Foi uma comoção que beirou o desespero, como se vê.

Para fechar com chave de ouro, não poderia faltar uma manifestação de Cássio Cunha Lima. Pelo Instagram, porque ele é moderninho, Cássio manteve a linha dos seus apoiadores na imprensa: “Na Paraíba, a Justiça Eleitoral não apenas tarda,como também falha. Usa de dois pesos e duas medidas. Asco!” Ao lado do texto, o ex-governador postou uma ilustração que remete à representação da figura da justiça caminhando com os olhos vendados e a ajuda de um andador para idosos.

É compreensível.

Cássio propalou por muito tempo a ideia de que foi derrotado em 2014 por conta do uso da máquina – logo ele reclamando disso?

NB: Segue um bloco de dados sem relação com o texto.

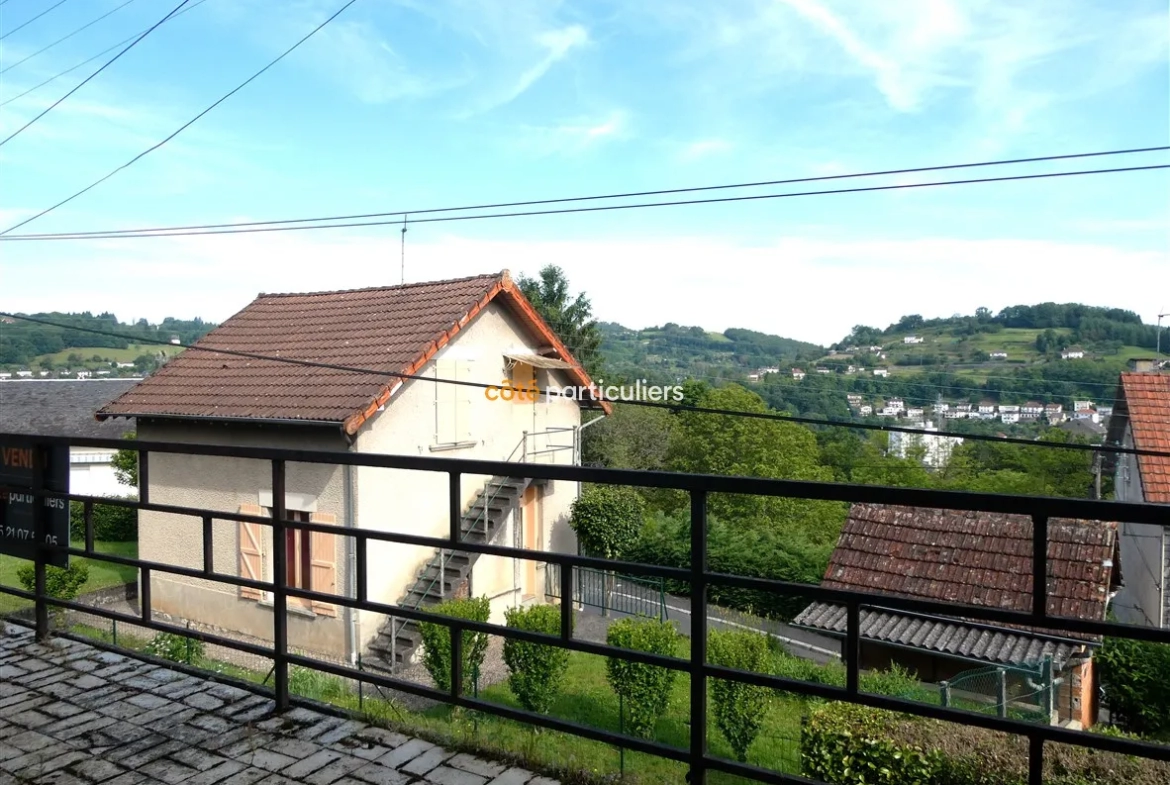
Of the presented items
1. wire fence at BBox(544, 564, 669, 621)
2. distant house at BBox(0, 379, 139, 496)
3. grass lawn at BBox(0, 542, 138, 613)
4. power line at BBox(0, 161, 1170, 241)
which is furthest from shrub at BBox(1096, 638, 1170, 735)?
distant house at BBox(0, 379, 139, 496)

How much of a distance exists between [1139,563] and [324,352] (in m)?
15.6

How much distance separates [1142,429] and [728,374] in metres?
13.8

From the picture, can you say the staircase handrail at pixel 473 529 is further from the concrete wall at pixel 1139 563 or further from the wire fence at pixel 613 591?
the concrete wall at pixel 1139 563

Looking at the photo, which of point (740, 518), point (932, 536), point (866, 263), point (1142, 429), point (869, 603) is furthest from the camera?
point (866, 263)

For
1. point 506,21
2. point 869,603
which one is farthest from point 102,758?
point 506,21

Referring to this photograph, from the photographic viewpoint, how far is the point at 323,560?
10930 mm

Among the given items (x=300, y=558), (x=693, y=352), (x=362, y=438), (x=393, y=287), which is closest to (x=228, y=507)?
(x=300, y=558)

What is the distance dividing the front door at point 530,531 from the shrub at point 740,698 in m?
7.08

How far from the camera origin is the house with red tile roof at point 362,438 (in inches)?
431

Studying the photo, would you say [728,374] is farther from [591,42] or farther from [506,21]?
[506,21]

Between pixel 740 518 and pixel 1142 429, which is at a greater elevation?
pixel 1142 429

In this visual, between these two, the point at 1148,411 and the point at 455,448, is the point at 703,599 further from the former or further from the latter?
the point at 1148,411

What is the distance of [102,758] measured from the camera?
2.36 m

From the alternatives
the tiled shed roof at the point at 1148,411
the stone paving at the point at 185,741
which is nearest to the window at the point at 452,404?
the stone paving at the point at 185,741
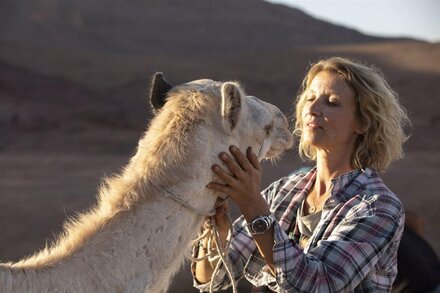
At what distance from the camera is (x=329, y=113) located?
4.43 meters

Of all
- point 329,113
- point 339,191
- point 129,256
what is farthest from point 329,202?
point 129,256

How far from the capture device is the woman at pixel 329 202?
3.96m

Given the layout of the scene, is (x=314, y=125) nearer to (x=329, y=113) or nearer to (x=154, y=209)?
(x=329, y=113)

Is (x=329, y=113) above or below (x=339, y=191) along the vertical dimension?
above

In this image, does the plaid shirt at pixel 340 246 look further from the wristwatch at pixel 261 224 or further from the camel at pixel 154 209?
the camel at pixel 154 209

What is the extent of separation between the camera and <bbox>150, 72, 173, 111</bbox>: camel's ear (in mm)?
4172

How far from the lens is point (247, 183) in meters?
3.97

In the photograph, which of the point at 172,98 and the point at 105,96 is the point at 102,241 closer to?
the point at 172,98

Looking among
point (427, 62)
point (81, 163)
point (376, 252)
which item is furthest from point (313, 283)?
point (427, 62)

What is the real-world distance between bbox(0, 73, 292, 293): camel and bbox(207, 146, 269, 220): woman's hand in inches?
Answer: 2.0

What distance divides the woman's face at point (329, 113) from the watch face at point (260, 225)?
667mm

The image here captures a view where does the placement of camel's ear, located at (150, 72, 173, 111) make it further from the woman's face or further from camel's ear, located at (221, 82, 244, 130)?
the woman's face

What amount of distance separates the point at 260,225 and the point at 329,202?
1.56 feet

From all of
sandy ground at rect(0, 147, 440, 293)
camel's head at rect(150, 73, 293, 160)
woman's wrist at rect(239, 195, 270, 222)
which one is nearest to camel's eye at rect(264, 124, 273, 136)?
camel's head at rect(150, 73, 293, 160)
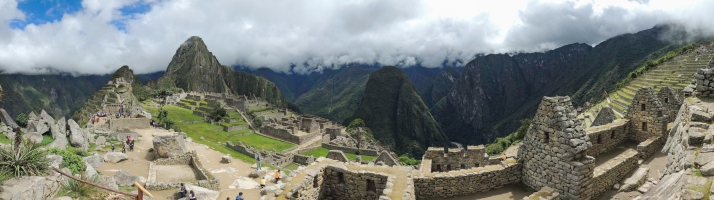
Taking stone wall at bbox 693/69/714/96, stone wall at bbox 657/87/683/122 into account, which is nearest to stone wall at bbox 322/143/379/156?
stone wall at bbox 657/87/683/122

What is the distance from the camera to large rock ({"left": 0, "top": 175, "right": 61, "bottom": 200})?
356 inches

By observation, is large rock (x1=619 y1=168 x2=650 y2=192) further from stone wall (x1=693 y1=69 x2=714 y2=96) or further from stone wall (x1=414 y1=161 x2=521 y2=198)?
stone wall (x1=414 y1=161 x2=521 y2=198)

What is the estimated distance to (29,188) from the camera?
945 cm

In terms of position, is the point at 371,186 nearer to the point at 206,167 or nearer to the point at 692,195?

Na eleição seguinte, entretanto, o ex-governador virou também ex-senador: Cássio ele foi empurrado no despenhadeiro politico pelo eleitorado, que lhe concedeu um desonroso  4º lugar numa eleição em que disputava duas vagas para o Senado, perdendo respectivamente para Daniela Ribeiro, Veneziano Vital e o padre Luiz Couto. Quem foi Cássio Cunha Lima…

Daí o desespero. Já que não conseguiu que o povo afastasse Ricardo Coutinho pelo voto, vencendo-o na urna, Cássio e seus “acepipes”, como diria o Ministro da Educação de Bolsonaro, resolveram apostar todas as fichas no tapetão.

Mas, nem todo juiz é igual a Sergio Moro.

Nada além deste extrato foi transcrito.